Instrução:
Segundo o texto de leitura, qual investimento está previsto para a cidade de Salgueiro?

O povo Tumbalá, com cerca de 3000 indígenas que vivem na margem esquerda do Rio São Francisco, no estado da Bahia, não foi citado no relatório de impacto ambiental (EIA-RIMA) apresentado pelo Ministério da Integração Nacional (MI). Representantes dos Tumbalalá estiveram nas audiências públicas de Salvador, Bahia e de Salgueiro, em Pernambuco. A liderança Maria José Tumbalalá conta que, antes das barragens, a agricultura praticada pelo seu povo era baseada na sazonalidade do Rio, que adubava as terras de suas margens nos períodos de enchente. “As enchentes adubavam as terras. Quando a água baixava, a gente plantava mandioca, farinha e goma, cana-de-açúcar, produzia mel, batata doce. Depois que a barragem de Sobradinho prendeu a água, não tem mais enchente, ficou só a erosão”, afirma Maria José. “A nossa economia era baseada nessa agricultura. Hoje quase não se planta porque o povo não pode pagar energia para alimentar uma bomba elétrica, nem comprar motor”, complementa.


 


Os indígenas questionam também o discurso do (MI), que afirma que as ações de revitalização do Rio já estão sendo encaminhadas. “Queremos que eles nos mostrem onde foi feita a revitalização, porque a gente não viu nenhuma obra de saneamento em Cabrobó”, afirma Maria José.


 


Segundo a assessoria de imprensa do Ministério das Cidades, responsável pela aprovação de projetos de saneamento e pelo controle das verbas que têm sido divulgadas como destinadas à revitalização do São Francisco, não há nenhuma verba prevista para saneamento no município de Cabrobó. Para a cidade de Salgueiro, que fica na mesma região, há previsão de investimentos de R$ 150.000,00 para o esgotamento sanitário de uma única rua. A solicitação existe desde 2003.


 


Os indígenas afirmam que a retirada de água poderá secar uma das pernas do Rio que margeia a Ilha de Assunção, chamada por eles de Rio Pequeno.


 


A licença para a realização de um projeto como este precisa ser aprovada pelo Instituto Brasileiro do Meio Ambiente e dos Recursos Naturais Renováveis (Ibama). O órgão marcou oito audiências em diferentes cidades do Nordeste e no Estado de Minas Gerais. Quatro delas foram realizadas e outras quatro não aconteceram, sob protestos de grupos descontentes com a forma como o processo tem sido conduzido pelos órgãos federais.

Trecho de dados:
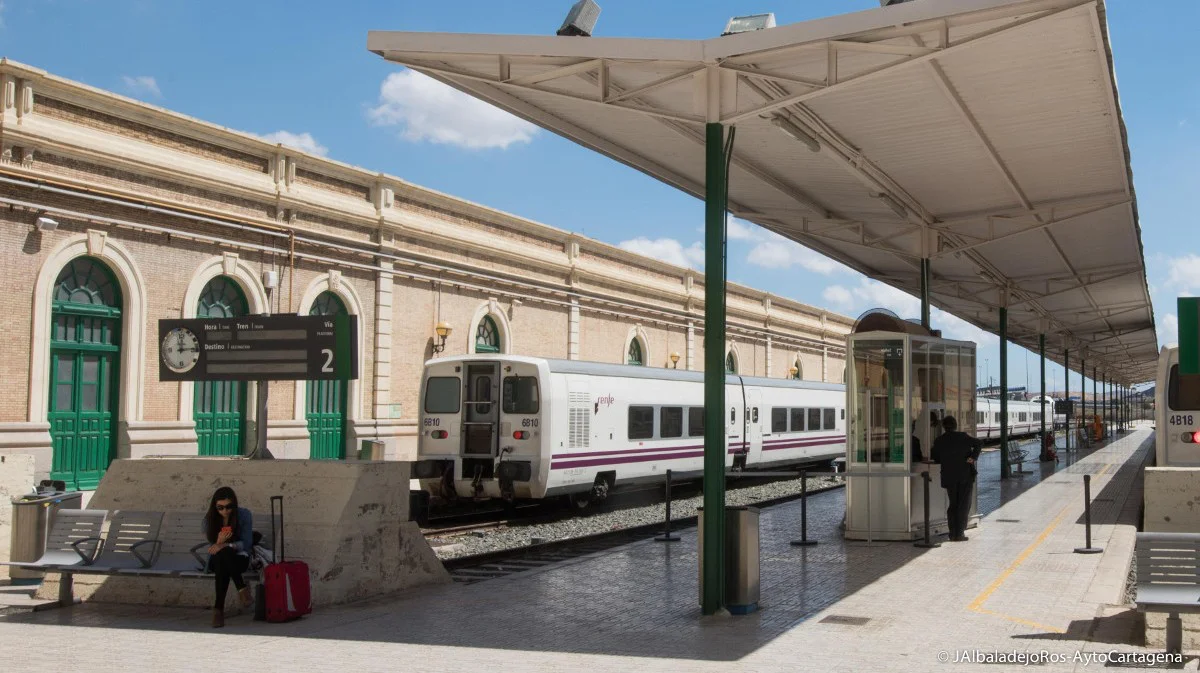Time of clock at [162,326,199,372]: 12:14
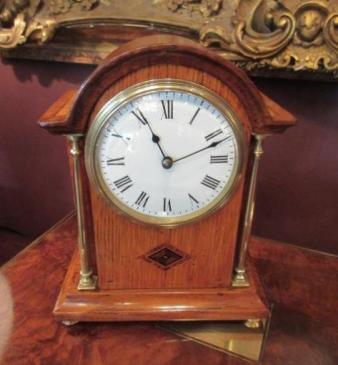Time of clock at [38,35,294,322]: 11:11
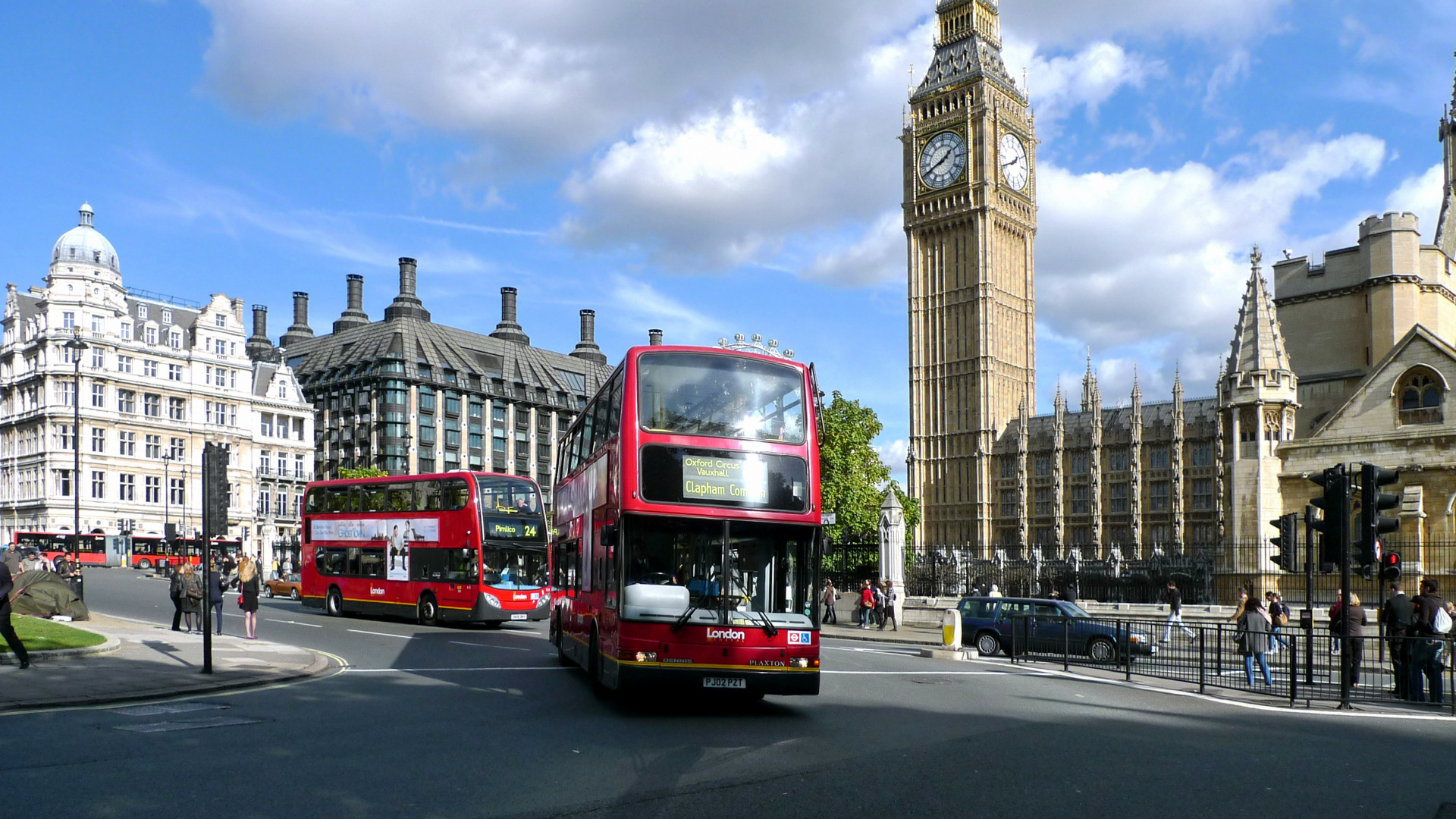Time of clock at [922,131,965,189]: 1:41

Solução completa:
R$ 150.000,00 para o esgotamento sanitário de uma única rua.